[Short exercise] Could every line of the data be printed exactly as it reads?

[Supplied material]
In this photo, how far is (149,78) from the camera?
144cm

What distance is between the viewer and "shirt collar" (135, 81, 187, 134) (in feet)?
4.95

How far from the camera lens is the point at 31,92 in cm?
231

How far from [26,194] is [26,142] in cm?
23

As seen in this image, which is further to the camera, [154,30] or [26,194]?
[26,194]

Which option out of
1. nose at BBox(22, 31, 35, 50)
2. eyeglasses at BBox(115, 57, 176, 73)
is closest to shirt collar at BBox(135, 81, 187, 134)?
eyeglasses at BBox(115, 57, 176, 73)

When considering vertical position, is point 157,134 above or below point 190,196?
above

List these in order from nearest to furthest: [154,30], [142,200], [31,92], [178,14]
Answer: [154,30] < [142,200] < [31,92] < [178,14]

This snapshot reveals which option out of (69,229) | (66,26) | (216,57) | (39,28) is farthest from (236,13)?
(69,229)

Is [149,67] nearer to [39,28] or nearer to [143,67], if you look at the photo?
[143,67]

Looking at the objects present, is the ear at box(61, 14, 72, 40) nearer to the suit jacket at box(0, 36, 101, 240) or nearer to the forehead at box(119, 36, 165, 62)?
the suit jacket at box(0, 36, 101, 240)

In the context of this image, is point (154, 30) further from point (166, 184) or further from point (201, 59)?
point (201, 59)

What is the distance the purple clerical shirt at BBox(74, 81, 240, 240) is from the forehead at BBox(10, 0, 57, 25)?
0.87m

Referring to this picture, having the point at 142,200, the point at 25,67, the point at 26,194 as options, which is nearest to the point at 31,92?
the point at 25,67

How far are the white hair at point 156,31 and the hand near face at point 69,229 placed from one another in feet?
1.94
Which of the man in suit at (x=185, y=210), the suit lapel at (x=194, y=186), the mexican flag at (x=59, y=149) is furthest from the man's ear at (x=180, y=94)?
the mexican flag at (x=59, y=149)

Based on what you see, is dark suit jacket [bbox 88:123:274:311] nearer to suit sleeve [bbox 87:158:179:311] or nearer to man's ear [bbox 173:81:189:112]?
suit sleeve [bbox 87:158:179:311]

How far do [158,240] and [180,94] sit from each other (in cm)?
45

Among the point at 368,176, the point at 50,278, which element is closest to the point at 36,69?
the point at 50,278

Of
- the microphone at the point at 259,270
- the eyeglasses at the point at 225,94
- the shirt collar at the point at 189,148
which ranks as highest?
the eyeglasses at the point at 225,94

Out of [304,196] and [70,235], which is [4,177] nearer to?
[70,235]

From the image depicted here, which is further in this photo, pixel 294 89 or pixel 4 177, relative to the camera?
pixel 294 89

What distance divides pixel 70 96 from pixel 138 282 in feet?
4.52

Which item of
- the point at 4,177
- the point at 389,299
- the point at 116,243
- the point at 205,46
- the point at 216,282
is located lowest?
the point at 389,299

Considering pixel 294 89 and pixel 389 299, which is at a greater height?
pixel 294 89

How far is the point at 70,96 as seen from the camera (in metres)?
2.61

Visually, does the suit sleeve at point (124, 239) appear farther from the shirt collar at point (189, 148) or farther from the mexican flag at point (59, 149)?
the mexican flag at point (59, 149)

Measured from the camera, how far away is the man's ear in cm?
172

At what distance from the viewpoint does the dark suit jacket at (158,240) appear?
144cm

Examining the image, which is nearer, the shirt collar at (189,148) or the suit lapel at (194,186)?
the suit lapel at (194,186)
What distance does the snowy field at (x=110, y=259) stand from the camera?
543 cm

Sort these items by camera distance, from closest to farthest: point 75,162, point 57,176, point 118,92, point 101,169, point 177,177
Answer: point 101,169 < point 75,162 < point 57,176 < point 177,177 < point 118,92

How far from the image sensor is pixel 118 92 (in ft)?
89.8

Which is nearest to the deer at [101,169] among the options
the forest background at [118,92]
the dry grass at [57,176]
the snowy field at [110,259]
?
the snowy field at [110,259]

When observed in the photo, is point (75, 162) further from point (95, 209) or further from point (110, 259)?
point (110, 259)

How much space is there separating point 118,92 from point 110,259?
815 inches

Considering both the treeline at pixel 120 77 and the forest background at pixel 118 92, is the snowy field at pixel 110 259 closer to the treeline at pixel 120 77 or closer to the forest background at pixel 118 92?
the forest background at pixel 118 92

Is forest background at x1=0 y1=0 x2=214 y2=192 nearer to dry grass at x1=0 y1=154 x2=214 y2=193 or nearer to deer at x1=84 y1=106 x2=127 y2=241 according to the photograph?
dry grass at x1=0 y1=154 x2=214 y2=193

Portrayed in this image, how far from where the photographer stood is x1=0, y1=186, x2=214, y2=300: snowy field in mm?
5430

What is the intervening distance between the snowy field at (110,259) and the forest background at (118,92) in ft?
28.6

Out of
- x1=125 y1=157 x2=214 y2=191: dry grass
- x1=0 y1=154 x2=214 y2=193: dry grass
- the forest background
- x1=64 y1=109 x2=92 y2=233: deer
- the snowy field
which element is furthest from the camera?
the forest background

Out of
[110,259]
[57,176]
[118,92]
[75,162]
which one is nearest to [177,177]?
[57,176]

[Written response]
In this photo, how far is (149,78) from the camera?
144cm

What distance is between the viewer and "shirt collar" (135, 81, 187, 134) (in feet)?
4.95

How far from the camera lens is the point at 31,92 in cm?
231

How far from [26,194] is [26,142] in cm?
23

As seen in this image, which is further to the camera, [154,30] or [26,194]?
[26,194]

Which option out of
1. nose at BBox(22, 31, 35, 50)
2. eyeglasses at BBox(115, 57, 176, 73)
is closest to shirt collar at BBox(135, 81, 187, 134)?
eyeglasses at BBox(115, 57, 176, 73)

When considering vertical position, is point 157,134 above or below point 190,196?
above

List these in order from nearest to furthest: [154,30], [142,200], [31,92], [178,14]
Answer: [154,30] < [142,200] < [31,92] < [178,14]

This snapshot reveals which option out of (69,229) | (66,26) | (216,57) | (39,28) is farthest from (236,13)?
(69,229)

Is [149,67] nearer to [39,28] or nearer to [143,67], if you look at the photo?
[143,67]

Looking at the objects present, is the ear at box(61, 14, 72, 40) nearer to the suit jacket at box(0, 36, 101, 240) or nearer to the forehead at box(119, 36, 165, 62)?
the suit jacket at box(0, 36, 101, 240)

In the context of this image, is point (154, 30) further from point (166, 184) or further from point (201, 59)?
point (201, 59)

What is the distance the purple clerical shirt at BBox(74, 81, 240, 240) is from the forehead at BBox(10, 0, 57, 25)?
0.87m

Referring to this picture, having the point at 142,200, the point at 25,67, the point at 26,194 as options, which is nearest to the point at 31,92?
the point at 25,67

How far are the white hair at point 156,31 and the hand near face at point 69,229 placed from one another in feet?
1.94
Which of the man in suit at (x=185, y=210), the suit lapel at (x=194, y=186), the mexican flag at (x=59, y=149) is furthest from the man's ear at (x=180, y=94)?
the mexican flag at (x=59, y=149)

Based on what you see, is dark suit jacket [bbox 88:123:274:311] nearer to suit sleeve [bbox 87:158:179:311] or nearer to man's ear [bbox 173:81:189:112]?
suit sleeve [bbox 87:158:179:311]

How far do [158,240] and [180,94] sit from each other (in cm)?
45

Among the point at 368,176, the point at 50,278, which element is closest to the point at 36,69?
the point at 50,278

Of
- the microphone at the point at 259,270
- the eyeglasses at the point at 225,94
- the shirt collar at the point at 189,148
which ranks as highest?
the eyeglasses at the point at 225,94

Out of [304,196] and [70,235], which is [4,177] nearer to?
[70,235]

From the image depicted here, which is further in this photo, pixel 294 89 or pixel 4 177, relative to the camera?
pixel 294 89

What distance divides pixel 70 96 from pixel 138 282 in feet?
4.52

Which item of
- the point at 4,177
- the point at 389,299
- the point at 116,243
- the point at 205,46
- the point at 216,282
is located lowest?
the point at 389,299

Considering pixel 294 89 and pixel 389 299, which is at a greater height?
pixel 294 89

How far is the point at 70,96 as seen from the camera (in metres)?
2.61

Visually, does the suit sleeve at point (124, 239) appear farther from the shirt collar at point (189, 148) or farther from the mexican flag at point (59, 149)?
the mexican flag at point (59, 149)

Measured from the camera, how far away is the man's ear in cm?
172

At what distance from the viewpoint does the dark suit jacket at (158,240) appear?
144cm

Examining the image, which is nearer, the shirt collar at (189,148) or the suit lapel at (194,186)?
the suit lapel at (194,186)
What distance does the snowy field at (x=110, y=259) stand from the camera?
543 cm

Sort these items by camera distance, from closest to farthest: point 75,162, point 57,176, point 118,92, point 101,169, point 177,177
Answer: point 101,169 < point 75,162 < point 57,176 < point 177,177 < point 118,92

How far from the image sensor is pixel 118 92 (in ft)?
89.8

Which is nearest to the deer at [101,169] among the options
the forest background at [118,92]
the dry grass at [57,176]
the snowy field at [110,259]
?
the snowy field at [110,259]

When observed in the photo, is point (75, 162) further from point (95, 209) or further from point (110, 259)?
point (110, 259)

How much space is there separating point 118,92 from point 110,259?
815 inches

Considering both the treeline at pixel 120 77 and the forest background at pixel 118 92, is the snowy field at pixel 110 259 closer to the treeline at pixel 120 77 or closer to the forest background at pixel 118 92?
the forest background at pixel 118 92

Is forest background at x1=0 y1=0 x2=214 y2=192 nearer to dry grass at x1=0 y1=154 x2=214 y2=193 or nearer to deer at x1=84 y1=106 x2=127 y2=241 according to the photograph?
dry grass at x1=0 y1=154 x2=214 y2=193

Portrayed in this image, how far from where the photographer stood is x1=0, y1=186, x2=214, y2=300: snowy field in mm?
5430

What is the intervening distance between the snowy field at (110,259) and the forest background at (118,92) in ft?
28.6

Out of
- x1=125 y1=157 x2=214 y2=191: dry grass
- x1=0 y1=154 x2=214 y2=193: dry grass
- the forest background
- x1=64 y1=109 x2=92 y2=233: deer
- the snowy field
which element is furthest from the camera?
the forest background

Out of
[110,259]
[57,176]
[118,92]
[75,162]
which one is nearest to [177,177]?
[57,176]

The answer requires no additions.